Recopiez l'ensemble des données en remplaçant « batsman's helmet » par « batting helmet », sans rien modifier d'autre.
********************
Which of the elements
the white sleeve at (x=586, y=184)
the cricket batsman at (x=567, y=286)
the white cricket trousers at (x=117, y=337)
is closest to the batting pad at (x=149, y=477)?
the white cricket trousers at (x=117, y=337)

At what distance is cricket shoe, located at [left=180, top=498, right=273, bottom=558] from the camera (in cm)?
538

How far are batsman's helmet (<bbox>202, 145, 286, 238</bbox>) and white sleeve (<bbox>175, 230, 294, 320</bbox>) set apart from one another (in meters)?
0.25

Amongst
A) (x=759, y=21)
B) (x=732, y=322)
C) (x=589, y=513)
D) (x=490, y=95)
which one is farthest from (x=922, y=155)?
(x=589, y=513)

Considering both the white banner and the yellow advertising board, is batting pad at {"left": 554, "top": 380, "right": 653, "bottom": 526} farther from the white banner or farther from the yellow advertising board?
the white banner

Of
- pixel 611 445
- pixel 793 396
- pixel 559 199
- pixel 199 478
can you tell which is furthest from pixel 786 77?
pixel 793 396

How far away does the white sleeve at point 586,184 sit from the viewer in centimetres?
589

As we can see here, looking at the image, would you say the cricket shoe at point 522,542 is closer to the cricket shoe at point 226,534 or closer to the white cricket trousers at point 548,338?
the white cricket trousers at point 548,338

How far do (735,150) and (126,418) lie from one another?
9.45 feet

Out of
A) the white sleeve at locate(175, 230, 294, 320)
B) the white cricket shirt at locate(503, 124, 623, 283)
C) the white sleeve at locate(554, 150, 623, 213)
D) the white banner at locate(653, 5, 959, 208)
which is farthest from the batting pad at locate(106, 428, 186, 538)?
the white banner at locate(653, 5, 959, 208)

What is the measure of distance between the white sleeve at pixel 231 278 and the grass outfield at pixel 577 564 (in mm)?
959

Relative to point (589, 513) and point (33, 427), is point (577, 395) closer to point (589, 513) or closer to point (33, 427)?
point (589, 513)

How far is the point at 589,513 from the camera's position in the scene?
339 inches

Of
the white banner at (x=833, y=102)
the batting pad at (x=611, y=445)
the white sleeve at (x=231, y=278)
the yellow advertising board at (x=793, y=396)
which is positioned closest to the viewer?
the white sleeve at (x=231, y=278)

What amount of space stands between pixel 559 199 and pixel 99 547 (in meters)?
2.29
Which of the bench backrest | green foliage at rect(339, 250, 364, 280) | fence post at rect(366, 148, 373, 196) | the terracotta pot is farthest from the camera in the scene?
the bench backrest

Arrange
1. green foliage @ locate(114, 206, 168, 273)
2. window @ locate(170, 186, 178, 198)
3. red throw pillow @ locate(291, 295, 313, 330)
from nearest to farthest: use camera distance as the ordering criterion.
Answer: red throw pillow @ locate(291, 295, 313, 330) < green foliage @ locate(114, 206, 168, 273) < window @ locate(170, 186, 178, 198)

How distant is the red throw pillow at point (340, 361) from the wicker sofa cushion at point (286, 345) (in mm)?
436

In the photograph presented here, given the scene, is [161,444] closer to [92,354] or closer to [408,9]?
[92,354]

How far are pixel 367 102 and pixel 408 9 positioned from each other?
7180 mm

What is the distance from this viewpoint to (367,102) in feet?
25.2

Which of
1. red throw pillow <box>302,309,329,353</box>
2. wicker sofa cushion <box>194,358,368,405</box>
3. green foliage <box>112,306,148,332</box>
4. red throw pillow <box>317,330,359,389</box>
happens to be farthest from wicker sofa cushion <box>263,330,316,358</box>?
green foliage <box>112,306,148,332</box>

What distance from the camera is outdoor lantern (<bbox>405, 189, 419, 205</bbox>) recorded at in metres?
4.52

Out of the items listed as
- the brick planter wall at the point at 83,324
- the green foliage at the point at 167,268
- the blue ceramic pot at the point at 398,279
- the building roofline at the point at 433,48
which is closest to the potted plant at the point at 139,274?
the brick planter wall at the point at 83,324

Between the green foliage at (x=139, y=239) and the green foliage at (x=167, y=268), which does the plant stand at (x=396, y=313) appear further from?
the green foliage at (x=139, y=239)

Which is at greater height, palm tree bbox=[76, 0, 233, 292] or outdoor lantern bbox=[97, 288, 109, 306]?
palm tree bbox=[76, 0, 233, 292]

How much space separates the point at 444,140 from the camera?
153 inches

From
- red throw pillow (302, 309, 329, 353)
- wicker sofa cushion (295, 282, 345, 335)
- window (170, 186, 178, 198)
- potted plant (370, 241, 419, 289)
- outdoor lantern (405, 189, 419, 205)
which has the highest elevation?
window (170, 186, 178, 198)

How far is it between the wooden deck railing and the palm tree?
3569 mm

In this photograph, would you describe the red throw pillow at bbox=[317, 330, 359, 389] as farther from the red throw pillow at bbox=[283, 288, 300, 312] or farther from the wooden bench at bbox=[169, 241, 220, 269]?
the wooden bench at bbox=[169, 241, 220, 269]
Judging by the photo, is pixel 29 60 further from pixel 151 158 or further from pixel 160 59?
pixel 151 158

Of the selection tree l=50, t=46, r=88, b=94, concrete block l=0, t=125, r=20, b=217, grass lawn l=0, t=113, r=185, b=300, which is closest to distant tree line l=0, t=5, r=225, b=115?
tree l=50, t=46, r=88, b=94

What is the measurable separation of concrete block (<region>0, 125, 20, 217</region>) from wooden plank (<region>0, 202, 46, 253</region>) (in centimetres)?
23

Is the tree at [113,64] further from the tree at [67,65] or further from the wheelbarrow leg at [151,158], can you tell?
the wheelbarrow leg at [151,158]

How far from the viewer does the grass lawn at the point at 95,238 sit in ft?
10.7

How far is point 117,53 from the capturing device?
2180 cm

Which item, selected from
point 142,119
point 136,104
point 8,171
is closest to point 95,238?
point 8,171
********************
## Réponse:
Which of the elements
the white sleeve at (x=586, y=184)
the cricket batsman at (x=567, y=286)
the white cricket trousers at (x=117, y=337)
is closest to the batting pad at (x=149, y=477)?
the white cricket trousers at (x=117, y=337)

At what distance is cricket shoe, located at [left=180, top=498, right=273, bottom=558] from the camera (in cm)?
538

How far are batting helmet (<bbox>202, 145, 286, 238</bbox>) and white sleeve (<bbox>175, 230, 294, 320</bbox>) set apart from one another (in meters)?
0.25

Amongst
A) (x=759, y=21)
B) (x=732, y=322)
C) (x=589, y=513)
D) (x=490, y=95)
which one is farthest from (x=922, y=155)?
(x=589, y=513)

Considering both the white banner and the yellow advertising board, is batting pad at {"left": 554, "top": 380, "right": 653, "bottom": 526} farther from the white banner or farther from the yellow advertising board?
the white banner

Of
- pixel 611 445
- pixel 793 396
- pixel 559 199
- pixel 199 478
can you tell which is furthest from pixel 786 77?
pixel 793 396

How far away does the white sleeve at point 586,184 sit from the viewer in centimetres?
589

As we can see here, looking at the image, would you say the cricket shoe at point 522,542 is closer to the cricket shoe at point 226,534 or closer to the white cricket trousers at point 548,338?
the white cricket trousers at point 548,338

How far do (735,150) and (126,418) lie from one another?
9.45 feet

Out of
A) the white sleeve at locate(175, 230, 294, 320)
B) the white cricket shirt at locate(503, 124, 623, 283)
C) the white sleeve at locate(554, 150, 623, 213)
D) the white banner at locate(653, 5, 959, 208)
which is farthest from the batting pad at locate(106, 428, 186, 538)?
the white banner at locate(653, 5, 959, 208)

What is the measure of distance between the white sleeve at pixel 231 278 and the grass outfield at pixel 577 564 (in mm)?
959

Relative to point (589, 513) and point (33, 427), is point (577, 395) closer to point (589, 513) or closer to point (33, 427)?
point (589, 513)

How far is the point at 589,513 from the camera's position in the scene?
339 inches

Of
the white banner at (x=833, y=102)
the batting pad at (x=611, y=445)
the white sleeve at (x=231, y=278)
the yellow advertising board at (x=793, y=396)
which is positioned closest to the viewer?
the white sleeve at (x=231, y=278)

What amount of space stands between pixel 559 199 and pixel 99 547 (in meters)?
2.29
Which of the bench backrest | green foliage at rect(339, 250, 364, 280) | fence post at rect(366, 148, 373, 196) | the terracotta pot is farthest from the camera in the scene?
the bench backrest

Arrange
1. green foliage @ locate(114, 206, 168, 273)
2. window @ locate(170, 186, 178, 198)
3. red throw pillow @ locate(291, 295, 313, 330)
from nearest to farthest: use camera distance as the ordering criterion.
Answer: red throw pillow @ locate(291, 295, 313, 330) < green foliage @ locate(114, 206, 168, 273) < window @ locate(170, 186, 178, 198)

How distant is the red throw pillow at point (340, 361) from the wicker sofa cushion at point (286, 345) (in mm)?
436

In the photograph presented here, given the scene, is [161,444] closer to [92,354] or closer to [408,9]?
[92,354]

How far are pixel 367 102 and pixel 408 9 positioned from each other?
7180 mm

What is the distance from this viewpoint to (367,102) in feet?
25.2

Which of
1. red throw pillow <box>302,309,329,353</box>
2. wicker sofa cushion <box>194,358,368,405</box>
3. green foliage <box>112,306,148,332</box>
4. red throw pillow <box>317,330,359,389</box>
happens to be farthest from wicker sofa cushion <box>263,330,316,358</box>?
green foliage <box>112,306,148,332</box>

What distance from the camera is outdoor lantern (<bbox>405, 189, 419, 205</bbox>) recorded at in metres?
4.52

Out of the items listed as
- the brick planter wall at the point at 83,324
- the green foliage at the point at 167,268
- the blue ceramic pot at the point at 398,279
- the building roofline at the point at 433,48
which is closest to the potted plant at the point at 139,274?
the brick planter wall at the point at 83,324

Between the green foliage at (x=139, y=239) and the green foliage at (x=167, y=268), which does the plant stand at (x=396, y=313) appear further from?
the green foliage at (x=139, y=239)

Which is at greater height, palm tree bbox=[76, 0, 233, 292] or outdoor lantern bbox=[97, 288, 109, 306]?
palm tree bbox=[76, 0, 233, 292]

How much space separates the point at 444,140 from the camera?
153 inches

From
- red throw pillow (302, 309, 329, 353)
- wicker sofa cushion (295, 282, 345, 335)
- window (170, 186, 178, 198)
- potted plant (370, 241, 419, 289)
- outdoor lantern (405, 189, 419, 205)
which has the highest elevation?
window (170, 186, 178, 198)

How far is it between the wooden deck railing and the palm tree?
3569 mm

In this photograph, would you describe the red throw pillow at bbox=[317, 330, 359, 389] as farther from the red throw pillow at bbox=[283, 288, 300, 312] or farther from the wooden bench at bbox=[169, 241, 220, 269]?
the wooden bench at bbox=[169, 241, 220, 269]
Judging by the photo, is pixel 29 60 further from pixel 151 158 or further from pixel 160 59?
pixel 151 158

Of the selection tree l=50, t=46, r=88, b=94, concrete block l=0, t=125, r=20, b=217, grass lawn l=0, t=113, r=185, b=300, which is closest to distant tree line l=0, t=5, r=225, b=115?
tree l=50, t=46, r=88, b=94

What is the measurable separation of concrete block (<region>0, 125, 20, 217</region>) from wooden plank (<region>0, 202, 46, 253</region>) (in centimetres)?
23

Is the tree at [113,64] further from the tree at [67,65] or further from the wheelbarrow leg at [151,158], can you tell?
the wheelbarrow leg at [151,158]

How far from the viewer does the grass lawn at the point at 95,238 sit in ft?
10.7

How far is point 117,53 from the capturing device?
2180 cm

Which item, selected from
point 142,119
point 136,104
point 8,171
is closest to point 95,238?
point 8,171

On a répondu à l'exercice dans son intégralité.